Original article: https://www.nature.com/articles/s41467-026-69733-1
> At Bell Labs, Muller and fellow scientist Glen Wilk ’90, who is now vice president of technology at ASM, tried replacing silicon dioxide - the prevailing gate material, which leaked too much current at small scales – with hafnium oxide.
They are naming professors like "Now That's What I Call Music" albums now?
(I genuinely can't find why there's a '90 there, suspect it's a copy/paste error?)
Put out some really tiny mousetraps then?
He needs mouse bites to live
Solid work. The technical details are appreciated.
any hope that this could be applied to improving memory fab yields and ease some of the capacity constraints on consumer devices? asking for a friend
Metrology is probably the most important part of semiconductor manufacturing aside from actually putting features on the wafer.

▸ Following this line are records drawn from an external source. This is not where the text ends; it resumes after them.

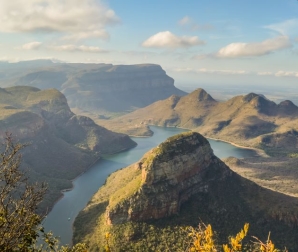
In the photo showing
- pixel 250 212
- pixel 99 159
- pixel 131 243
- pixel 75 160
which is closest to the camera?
pixel 131 243

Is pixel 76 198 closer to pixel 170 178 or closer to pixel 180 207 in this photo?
pixel 170 178

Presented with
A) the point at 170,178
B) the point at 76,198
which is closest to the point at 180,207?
the point at 170,178

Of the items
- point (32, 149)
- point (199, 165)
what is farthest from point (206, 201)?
point (32, 149)

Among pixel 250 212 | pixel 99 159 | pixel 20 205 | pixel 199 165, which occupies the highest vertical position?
pixel 20 205

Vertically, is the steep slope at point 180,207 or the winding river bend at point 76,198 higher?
the steep slope at point 180,207

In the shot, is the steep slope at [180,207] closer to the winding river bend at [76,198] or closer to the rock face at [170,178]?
the rock face at [170,178]

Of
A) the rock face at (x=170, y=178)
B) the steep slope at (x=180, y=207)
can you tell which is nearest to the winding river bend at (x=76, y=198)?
the steep slope at (x=180, y=207)

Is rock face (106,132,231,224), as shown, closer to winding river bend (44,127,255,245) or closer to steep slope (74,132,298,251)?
steep slope (74,132,298,251)

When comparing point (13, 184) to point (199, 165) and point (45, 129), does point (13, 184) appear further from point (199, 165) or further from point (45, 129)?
point (45, 129)
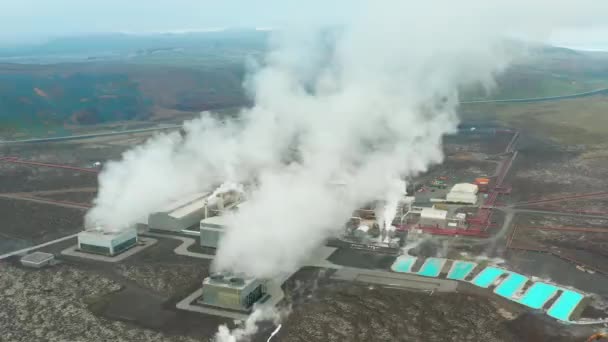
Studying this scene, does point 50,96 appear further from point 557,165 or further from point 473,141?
point 557,165

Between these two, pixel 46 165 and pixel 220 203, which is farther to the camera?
pixel 46 165

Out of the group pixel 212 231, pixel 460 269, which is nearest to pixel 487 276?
pixel 460 269

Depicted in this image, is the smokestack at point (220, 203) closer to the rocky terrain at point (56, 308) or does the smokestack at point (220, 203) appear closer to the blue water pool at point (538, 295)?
the rocky terrain at point (56, 308)

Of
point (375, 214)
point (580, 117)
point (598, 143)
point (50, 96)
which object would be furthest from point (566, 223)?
point (50, 96)

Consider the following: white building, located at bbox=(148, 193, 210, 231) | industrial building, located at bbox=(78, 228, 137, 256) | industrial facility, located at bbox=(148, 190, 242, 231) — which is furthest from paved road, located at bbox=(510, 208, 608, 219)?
industrial building, located at bbox=(78, 228, 137, 256)

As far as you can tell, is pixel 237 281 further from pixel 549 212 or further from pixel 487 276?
pixel 549 212

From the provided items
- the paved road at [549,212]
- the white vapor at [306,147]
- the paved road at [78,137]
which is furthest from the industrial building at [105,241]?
the paved road at [78,137]
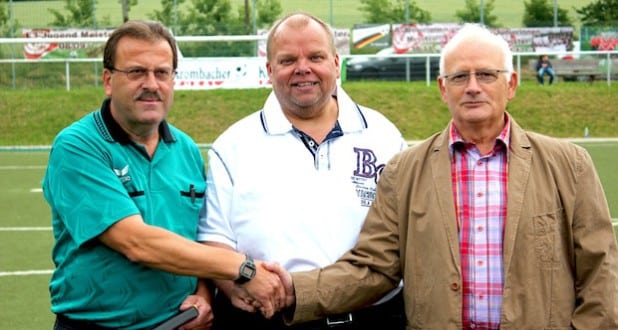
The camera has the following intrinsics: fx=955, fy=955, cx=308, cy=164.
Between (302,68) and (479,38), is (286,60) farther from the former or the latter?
Result: (479,38)

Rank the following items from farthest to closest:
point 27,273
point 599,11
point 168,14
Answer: point 168,14
point 599,11
point 27,273

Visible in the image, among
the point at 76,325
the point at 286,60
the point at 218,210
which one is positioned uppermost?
the point at 286,60

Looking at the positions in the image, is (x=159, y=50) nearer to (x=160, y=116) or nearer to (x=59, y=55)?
(x=160, y=116)

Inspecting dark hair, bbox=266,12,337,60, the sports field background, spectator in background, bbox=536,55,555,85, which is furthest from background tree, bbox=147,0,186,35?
dark hair, bbox=266,12,337,60

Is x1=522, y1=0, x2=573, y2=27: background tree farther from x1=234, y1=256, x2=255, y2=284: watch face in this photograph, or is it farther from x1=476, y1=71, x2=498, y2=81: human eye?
x1=234, y1=256, x2=255, y2=284: watch face

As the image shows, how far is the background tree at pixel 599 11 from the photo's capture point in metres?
36.0

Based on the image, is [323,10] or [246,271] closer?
[246,271]

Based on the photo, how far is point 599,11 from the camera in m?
36.2

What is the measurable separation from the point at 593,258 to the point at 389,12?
34434 millimetres

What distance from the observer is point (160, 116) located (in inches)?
153

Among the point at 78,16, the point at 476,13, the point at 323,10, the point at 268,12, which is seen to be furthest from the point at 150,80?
the point at 476,13

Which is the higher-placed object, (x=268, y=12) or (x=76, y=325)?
(x=268, y=12)

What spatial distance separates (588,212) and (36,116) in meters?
21.2

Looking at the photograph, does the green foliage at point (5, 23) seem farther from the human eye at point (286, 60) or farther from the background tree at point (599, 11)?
the human eye at point (286, 60)
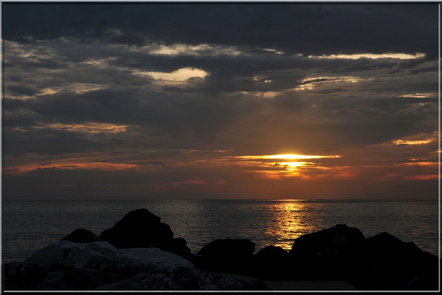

Statistical process control is at the heart of profitability, and measurement of what we've actually built is how it gets its data. If the accuracy and frequency of measurement goes up, the control loop tightens accordingly.
Parameterizing features and defects is a really interesting multidisciplinary process. Figuring out how to correlate defects at EDS time with something that occurred 80 process steps ago is where all the money lives in the business. Once you draw the correlation, you can place it under SPC and people will automatically get paged in the middle of the night the moment something starts to drift into an unhappy range.